Patent Application
20230357749
The present invention relates to a portable device for isolating nucleic acid from blood, and more particularly, a portable device for isolating nucleic acid from the blood, which is capable of extracting and isolating nucleic acid from blood without separate preprocessing.
Blood contains various components, including cells such as white blood cells and red blood cells, cell-derived small particles such as platelets and exosomes, plasma proteins and lipids, nucleic acid fragments or metabolites, and the like.
When individual components of the blood are measured, health conditions and diseases may be diagnosed, and thus the blood is used as a useful biological sample for diagnosis. Among them, a genomic deoxyribonucleic acid (DNA) of a blood sample may be used to diagnose human health conditions and the presence or absence of diseases. Therefore, extraction of nucleic acid from the blood in a laboratory is important for performing molecular research application programs.
For the extraction of the nucleic acid from the blood, it is essential to select a method suitable for the situation.

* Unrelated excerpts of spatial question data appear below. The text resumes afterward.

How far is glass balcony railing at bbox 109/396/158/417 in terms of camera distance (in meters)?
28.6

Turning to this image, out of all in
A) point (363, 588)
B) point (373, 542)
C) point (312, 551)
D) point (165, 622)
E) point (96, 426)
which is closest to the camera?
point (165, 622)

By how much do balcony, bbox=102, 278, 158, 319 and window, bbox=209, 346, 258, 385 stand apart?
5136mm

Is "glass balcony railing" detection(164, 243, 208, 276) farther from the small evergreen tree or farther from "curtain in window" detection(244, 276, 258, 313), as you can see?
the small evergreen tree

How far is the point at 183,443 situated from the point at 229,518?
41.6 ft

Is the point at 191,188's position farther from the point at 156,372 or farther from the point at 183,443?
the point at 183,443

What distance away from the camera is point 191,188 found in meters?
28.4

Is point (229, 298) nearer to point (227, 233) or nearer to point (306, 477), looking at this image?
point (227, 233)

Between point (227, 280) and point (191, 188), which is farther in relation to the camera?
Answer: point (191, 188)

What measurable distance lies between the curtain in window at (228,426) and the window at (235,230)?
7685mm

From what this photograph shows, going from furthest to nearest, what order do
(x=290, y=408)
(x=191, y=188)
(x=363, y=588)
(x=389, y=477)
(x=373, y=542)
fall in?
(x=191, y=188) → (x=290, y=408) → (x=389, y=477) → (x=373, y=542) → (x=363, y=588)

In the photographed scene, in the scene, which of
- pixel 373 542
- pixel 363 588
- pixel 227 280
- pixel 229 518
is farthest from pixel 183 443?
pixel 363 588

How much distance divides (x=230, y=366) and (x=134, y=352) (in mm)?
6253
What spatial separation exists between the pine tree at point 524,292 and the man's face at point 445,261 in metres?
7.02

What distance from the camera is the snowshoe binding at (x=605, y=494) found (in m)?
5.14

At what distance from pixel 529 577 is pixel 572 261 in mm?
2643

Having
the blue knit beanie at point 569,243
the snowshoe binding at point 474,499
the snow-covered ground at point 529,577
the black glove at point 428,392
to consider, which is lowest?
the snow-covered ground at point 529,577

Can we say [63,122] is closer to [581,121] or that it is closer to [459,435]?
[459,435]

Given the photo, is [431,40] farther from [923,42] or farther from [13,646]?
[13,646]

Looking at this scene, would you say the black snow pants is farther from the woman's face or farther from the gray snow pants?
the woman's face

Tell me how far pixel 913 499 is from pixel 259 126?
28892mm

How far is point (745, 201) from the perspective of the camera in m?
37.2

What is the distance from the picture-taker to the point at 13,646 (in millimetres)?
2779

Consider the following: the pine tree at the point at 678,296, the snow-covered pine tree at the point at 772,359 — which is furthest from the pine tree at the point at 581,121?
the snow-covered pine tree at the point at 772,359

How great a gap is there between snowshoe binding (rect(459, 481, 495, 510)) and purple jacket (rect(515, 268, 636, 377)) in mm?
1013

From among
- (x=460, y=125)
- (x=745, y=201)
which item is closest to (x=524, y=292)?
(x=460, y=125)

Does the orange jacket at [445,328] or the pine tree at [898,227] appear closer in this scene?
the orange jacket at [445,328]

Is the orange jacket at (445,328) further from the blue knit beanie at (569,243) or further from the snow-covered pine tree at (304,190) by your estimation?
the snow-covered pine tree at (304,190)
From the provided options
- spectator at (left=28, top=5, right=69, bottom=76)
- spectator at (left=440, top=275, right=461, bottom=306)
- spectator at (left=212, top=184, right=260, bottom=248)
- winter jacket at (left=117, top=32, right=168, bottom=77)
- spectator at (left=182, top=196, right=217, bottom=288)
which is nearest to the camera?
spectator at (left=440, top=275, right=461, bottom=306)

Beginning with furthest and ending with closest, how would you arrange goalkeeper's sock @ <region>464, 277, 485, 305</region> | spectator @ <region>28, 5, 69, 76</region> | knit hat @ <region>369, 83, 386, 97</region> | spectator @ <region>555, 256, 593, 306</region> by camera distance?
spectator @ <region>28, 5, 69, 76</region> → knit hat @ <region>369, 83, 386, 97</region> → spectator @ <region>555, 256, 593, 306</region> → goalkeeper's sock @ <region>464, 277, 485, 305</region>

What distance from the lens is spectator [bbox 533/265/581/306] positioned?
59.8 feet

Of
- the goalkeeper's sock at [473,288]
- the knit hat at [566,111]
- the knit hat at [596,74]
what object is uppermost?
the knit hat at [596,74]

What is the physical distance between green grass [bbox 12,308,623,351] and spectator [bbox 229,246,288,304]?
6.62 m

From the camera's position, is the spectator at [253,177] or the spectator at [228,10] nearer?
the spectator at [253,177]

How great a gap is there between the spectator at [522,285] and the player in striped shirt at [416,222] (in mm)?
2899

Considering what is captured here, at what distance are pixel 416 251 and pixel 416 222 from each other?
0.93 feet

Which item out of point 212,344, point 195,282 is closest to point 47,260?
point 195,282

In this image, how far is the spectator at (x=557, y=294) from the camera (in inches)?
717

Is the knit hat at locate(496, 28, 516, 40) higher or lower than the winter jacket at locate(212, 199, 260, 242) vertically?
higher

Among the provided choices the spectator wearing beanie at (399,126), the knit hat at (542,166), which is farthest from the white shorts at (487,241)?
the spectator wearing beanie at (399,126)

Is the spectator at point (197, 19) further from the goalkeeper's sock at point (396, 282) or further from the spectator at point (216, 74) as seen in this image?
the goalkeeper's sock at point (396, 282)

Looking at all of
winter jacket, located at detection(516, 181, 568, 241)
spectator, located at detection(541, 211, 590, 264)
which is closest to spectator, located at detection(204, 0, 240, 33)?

In general, various devices and reagents are widely used to isolate nucleic acid components from the blood, but it is difficult to perform a polymerase chain reaction (PCR) directly using whole blood, and thus a laboratory-level processing procedure of isolating the blood components should be performed in advance. That is, the technique of separating blood into pure components and measuring them individually has limitations that require time and complex procedures requiring equipment and reagents.
However, for on-site diagnosis, it is essential to select an appropriate extraction method satisfying rapidity, cost-effectiveness, and technical requirements. Even in previous research, PCR analysis directly using the blood without experimental procedures such as DNA extraction and purification has been attempted. However, these experiment methods are still difficult due to PCR inhibitors induced by blood compounds.
Thus, it is necessary to develop a device that is portable for the on-site diagnosis and easily and conveniently isolates the nucleic acid from the whole blood.
Korean Patent Application Publication No. 10-2014-0026400 (published on Mar. 5, 2014) discloses the background technology of the present invention.
The present invention is directed to providing a portable device for isolating nucleic acid from blood capable of extracting and isolating nucleic acid from blood without separate preprocessing.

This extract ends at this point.